C. 7ページ目にはいかにその組み合わせが自明ではないか説明しています
Comment:
This paper combines several techniques from existing works, such as VR-MARINA and robust aggregator. This makes the novelty boils down to applying existing works to the byzantine setting, which seems not sufficient for conferences like ICLR.
We believe that it is not always an easy task to combine known techniques to get some improvements in the convergence rates. Some techniques cannot be combined in general: for example, it is known that gradient descent is optimal for finding first-order stationary points in the non-convex smooth case among first-order methods Therefore, it is in general impossible to combine it with Nesterov’s acceleration to achieve theoretically better rate.
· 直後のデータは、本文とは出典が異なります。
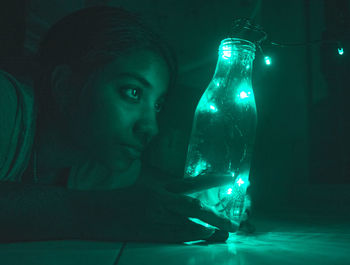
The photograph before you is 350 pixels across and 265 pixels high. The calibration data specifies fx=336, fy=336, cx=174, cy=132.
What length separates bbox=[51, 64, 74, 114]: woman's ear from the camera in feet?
4.41

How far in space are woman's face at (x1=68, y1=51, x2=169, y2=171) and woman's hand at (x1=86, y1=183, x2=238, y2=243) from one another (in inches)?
24.6

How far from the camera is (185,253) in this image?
660mm

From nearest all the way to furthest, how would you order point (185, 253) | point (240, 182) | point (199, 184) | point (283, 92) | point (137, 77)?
point (185, 253), point (199, 184), point (240, 182), point (137, 77), point (283, 92)

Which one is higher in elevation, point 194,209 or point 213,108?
point 213,108

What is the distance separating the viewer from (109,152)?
1392 mm

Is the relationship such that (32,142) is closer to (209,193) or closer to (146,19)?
(209,193)

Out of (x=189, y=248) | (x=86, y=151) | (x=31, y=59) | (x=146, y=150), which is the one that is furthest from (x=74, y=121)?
(x=189, y=248)

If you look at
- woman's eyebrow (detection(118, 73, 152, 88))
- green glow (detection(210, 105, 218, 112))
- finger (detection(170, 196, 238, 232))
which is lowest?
finger (detection(170, 196, 238, 232))

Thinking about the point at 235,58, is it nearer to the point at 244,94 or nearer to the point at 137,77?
the point at 244,94

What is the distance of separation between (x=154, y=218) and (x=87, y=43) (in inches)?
34.3

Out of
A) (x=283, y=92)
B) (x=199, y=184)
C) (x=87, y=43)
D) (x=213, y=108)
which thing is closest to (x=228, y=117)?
(x=213, y=108)

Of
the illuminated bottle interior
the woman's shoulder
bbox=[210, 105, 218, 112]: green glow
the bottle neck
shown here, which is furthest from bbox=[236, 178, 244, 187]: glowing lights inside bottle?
the woman's shoulder

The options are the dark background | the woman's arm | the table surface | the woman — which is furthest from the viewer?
the dark background

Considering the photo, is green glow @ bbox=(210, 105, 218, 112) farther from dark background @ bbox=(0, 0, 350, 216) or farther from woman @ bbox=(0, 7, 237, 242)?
dark background @ bbox=(0, 0, 350, 216)
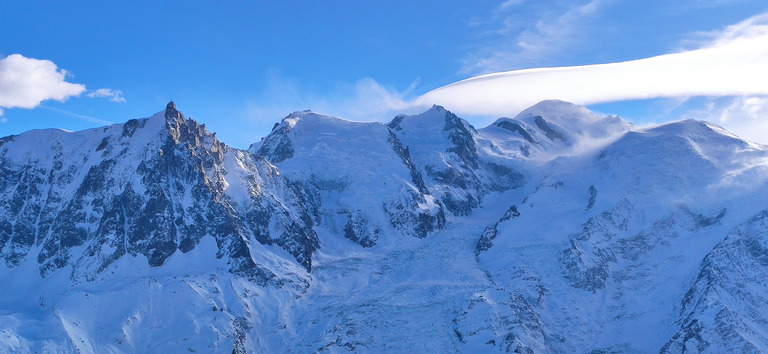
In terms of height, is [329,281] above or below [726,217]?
below

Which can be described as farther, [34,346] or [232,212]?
[232,212]

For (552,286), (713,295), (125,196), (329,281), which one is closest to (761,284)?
(713,295)

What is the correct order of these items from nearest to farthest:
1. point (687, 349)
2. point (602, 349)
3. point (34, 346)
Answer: point (34, 346) → point (687, 349) → point (602, 349)

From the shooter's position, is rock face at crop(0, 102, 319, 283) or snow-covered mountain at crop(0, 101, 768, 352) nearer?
snow-covered mountain at crop(0, 101, 768, 352)

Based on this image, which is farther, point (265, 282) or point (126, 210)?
point (126, 210)

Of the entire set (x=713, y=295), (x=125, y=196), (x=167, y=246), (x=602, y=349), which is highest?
(x=125, y=196)

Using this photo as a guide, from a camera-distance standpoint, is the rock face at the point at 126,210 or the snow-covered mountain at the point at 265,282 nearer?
the snow-covered mountain at the point at 265,282

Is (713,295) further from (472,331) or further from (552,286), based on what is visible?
(472,331)

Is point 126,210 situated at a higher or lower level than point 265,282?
higher
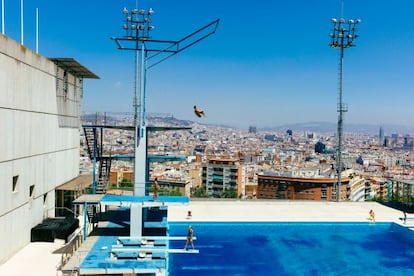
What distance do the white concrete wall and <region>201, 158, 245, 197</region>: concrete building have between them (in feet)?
238

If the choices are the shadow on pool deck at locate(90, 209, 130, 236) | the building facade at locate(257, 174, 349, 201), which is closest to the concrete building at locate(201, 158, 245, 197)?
the building facade at locate(257, 174, 349, 201)

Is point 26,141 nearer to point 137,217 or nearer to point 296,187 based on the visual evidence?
point 137,217

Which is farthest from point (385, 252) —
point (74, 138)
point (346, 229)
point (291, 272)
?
point (74, 138)

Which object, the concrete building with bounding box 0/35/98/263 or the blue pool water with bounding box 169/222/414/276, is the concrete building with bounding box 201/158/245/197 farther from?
the blue pool water with bounding box 169/222/414/276

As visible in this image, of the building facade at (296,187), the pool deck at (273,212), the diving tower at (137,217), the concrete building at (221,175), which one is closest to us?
the diving tower at (137,217)

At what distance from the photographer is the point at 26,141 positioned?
41.9ft

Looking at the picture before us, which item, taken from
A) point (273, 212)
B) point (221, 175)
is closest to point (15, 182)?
point (273, 212)

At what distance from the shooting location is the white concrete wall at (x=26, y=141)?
36.7 feet

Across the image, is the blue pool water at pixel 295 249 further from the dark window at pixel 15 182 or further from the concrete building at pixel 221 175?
the concrete building at pixel 221 175

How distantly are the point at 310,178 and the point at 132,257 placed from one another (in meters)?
58.7

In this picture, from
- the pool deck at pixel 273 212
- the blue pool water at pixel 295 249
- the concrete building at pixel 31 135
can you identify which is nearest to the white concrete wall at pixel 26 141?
the concrete building at pixel 31 135

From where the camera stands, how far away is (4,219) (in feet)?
36.6

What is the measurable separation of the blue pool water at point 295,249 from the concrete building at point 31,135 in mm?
4317

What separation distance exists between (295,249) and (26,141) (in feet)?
28.8
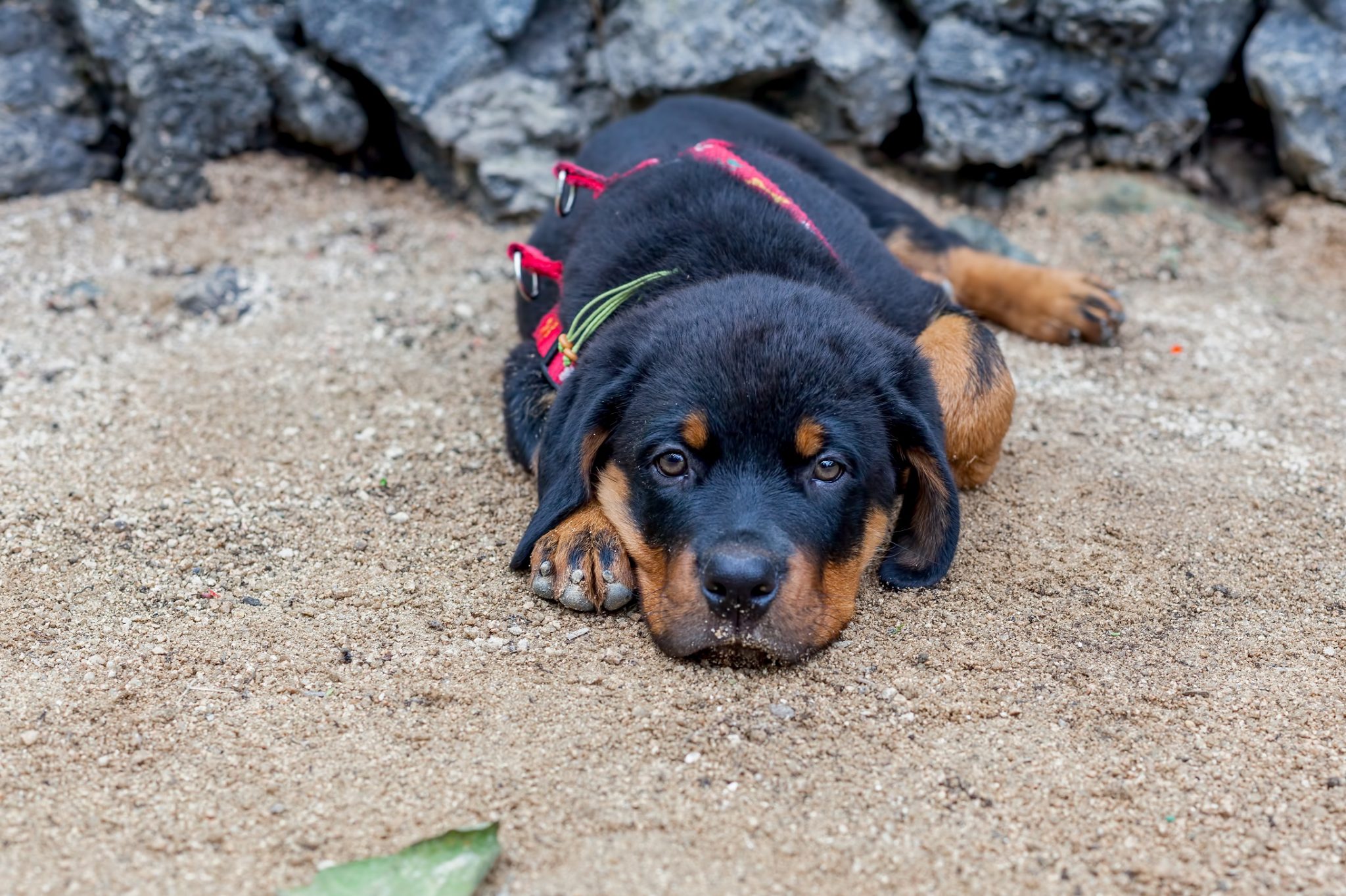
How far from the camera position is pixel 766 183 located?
4477 mm

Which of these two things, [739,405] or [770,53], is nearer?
[739,405]

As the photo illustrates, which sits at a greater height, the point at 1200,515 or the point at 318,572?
the point at 1200,515

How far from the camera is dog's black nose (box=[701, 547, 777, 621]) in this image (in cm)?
310

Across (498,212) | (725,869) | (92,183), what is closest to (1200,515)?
(725,869)

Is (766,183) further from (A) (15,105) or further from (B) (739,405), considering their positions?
(A) (15,105)

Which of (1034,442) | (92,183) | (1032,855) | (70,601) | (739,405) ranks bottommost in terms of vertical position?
(92,183)

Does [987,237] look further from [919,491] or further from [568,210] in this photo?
[919,491]

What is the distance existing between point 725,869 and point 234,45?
231 inches

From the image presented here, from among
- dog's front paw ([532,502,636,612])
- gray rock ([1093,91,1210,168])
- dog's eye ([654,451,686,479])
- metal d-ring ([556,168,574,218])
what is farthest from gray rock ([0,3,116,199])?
gray rock ([1093,91,1210,168])

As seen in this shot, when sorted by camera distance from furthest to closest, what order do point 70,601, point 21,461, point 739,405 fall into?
point 21,461, point 70,601, point 739,405

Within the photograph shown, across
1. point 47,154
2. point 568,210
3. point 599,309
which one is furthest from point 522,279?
point 47,154

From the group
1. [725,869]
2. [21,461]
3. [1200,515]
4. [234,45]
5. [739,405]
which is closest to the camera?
[725,869]

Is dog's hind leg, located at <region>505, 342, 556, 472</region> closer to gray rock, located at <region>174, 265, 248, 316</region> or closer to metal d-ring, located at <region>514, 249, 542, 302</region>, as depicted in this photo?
metal d-ring, located at <region>514, 249, 542, 302</region>

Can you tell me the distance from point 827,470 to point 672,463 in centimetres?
44
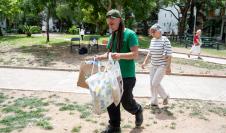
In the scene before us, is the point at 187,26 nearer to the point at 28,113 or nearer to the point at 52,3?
the point at 52,3

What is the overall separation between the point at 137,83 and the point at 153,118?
3554 mm

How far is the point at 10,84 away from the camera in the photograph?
9398mm

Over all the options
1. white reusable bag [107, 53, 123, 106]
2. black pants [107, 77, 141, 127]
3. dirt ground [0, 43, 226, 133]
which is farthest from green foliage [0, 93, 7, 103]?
white reusable bag [107, 53, 123, 106]

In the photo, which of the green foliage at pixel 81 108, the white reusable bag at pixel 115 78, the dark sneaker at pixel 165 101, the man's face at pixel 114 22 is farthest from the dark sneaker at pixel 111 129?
the dark sneaker at pixel 165 101

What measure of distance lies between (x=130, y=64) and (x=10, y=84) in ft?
16.8

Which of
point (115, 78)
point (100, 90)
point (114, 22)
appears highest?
point (114, 22)

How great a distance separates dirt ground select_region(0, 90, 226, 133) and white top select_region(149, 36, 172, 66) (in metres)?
0.96

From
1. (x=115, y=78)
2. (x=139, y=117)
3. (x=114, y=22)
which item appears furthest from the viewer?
(x=139, y=117)

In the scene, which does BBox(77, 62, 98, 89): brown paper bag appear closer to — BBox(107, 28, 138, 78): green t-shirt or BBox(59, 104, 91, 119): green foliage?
BBox(107, 28, 138, 78): green t-shirt

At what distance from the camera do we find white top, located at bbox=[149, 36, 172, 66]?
265 inches

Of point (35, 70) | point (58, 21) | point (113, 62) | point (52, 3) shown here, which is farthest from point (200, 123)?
point (58, 21)

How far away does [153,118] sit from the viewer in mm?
6492

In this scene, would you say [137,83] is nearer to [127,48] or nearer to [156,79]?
[156,79]

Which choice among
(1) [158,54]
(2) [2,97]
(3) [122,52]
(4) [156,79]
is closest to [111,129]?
(3) [122,52]
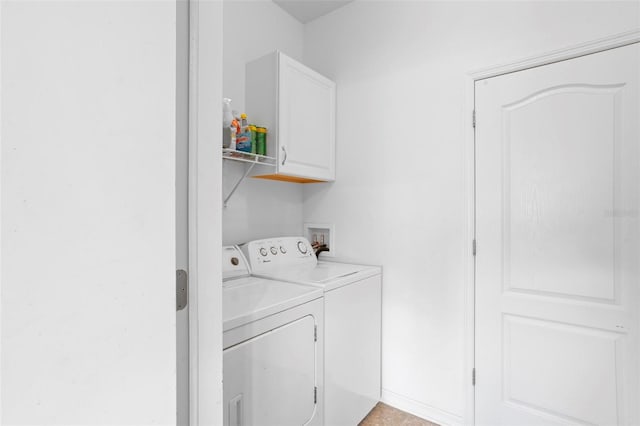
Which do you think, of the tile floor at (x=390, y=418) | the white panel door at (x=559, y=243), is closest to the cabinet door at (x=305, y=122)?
the white panel door at (x=559, y=243)

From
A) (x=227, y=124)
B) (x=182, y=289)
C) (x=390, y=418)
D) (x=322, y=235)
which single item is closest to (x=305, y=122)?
(x=227, y=124)

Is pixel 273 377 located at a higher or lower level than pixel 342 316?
lower

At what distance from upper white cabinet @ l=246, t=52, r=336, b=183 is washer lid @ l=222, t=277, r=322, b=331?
0.69 metres

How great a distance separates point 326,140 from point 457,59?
3.12ft

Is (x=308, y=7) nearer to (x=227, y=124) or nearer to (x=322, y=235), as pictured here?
(x=227, y=124)

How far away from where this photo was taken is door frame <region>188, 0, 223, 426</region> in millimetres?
645

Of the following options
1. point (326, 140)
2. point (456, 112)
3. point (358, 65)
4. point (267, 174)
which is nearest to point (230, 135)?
point (267, 174)

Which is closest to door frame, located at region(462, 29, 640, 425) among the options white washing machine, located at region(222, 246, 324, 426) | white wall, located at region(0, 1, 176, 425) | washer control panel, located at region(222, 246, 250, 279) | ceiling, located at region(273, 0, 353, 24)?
white washing machine, located at region(222, 246, 324, 426)

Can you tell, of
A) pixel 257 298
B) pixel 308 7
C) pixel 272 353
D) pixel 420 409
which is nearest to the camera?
pixel 272 353

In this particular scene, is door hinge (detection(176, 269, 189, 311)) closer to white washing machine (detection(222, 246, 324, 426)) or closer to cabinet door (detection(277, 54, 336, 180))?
white washing machine (detection(222, 246, 324, 426))

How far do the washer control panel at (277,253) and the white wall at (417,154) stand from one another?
27 cm

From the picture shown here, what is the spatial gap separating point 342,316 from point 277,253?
62cm

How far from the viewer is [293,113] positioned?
2.07 metres

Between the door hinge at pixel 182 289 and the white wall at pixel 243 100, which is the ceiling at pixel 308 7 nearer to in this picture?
the white wall at pixel 243 100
Next, even when the techniques are combinable, it can be a non-trivial task to propose good combination and to rigorously analyze it. For example, Nesterov’s acceleration was discovered in 1980-th and SGD was proposed in 1950-th, but the first Accelerated SGD was proposed and analyzed only in 2012.
Moreover, in paragraph “Challenges in designing variance-reduced algorithm with tight rates and provable Byzantine-robustness” (page 7), we explain why it is not trivial to achieve the results that we derive. Although our work positions Byz-VR-MARINA as a natural combination of variance reduction and Byzantine-robustness, it was not straightforward beforehand whether VR-MARINA and robust aggregation are combinable, whether such a combination should be considered, and whether it would lead to the new SOTA theoretical results in Byzantine-robust distributed optimization.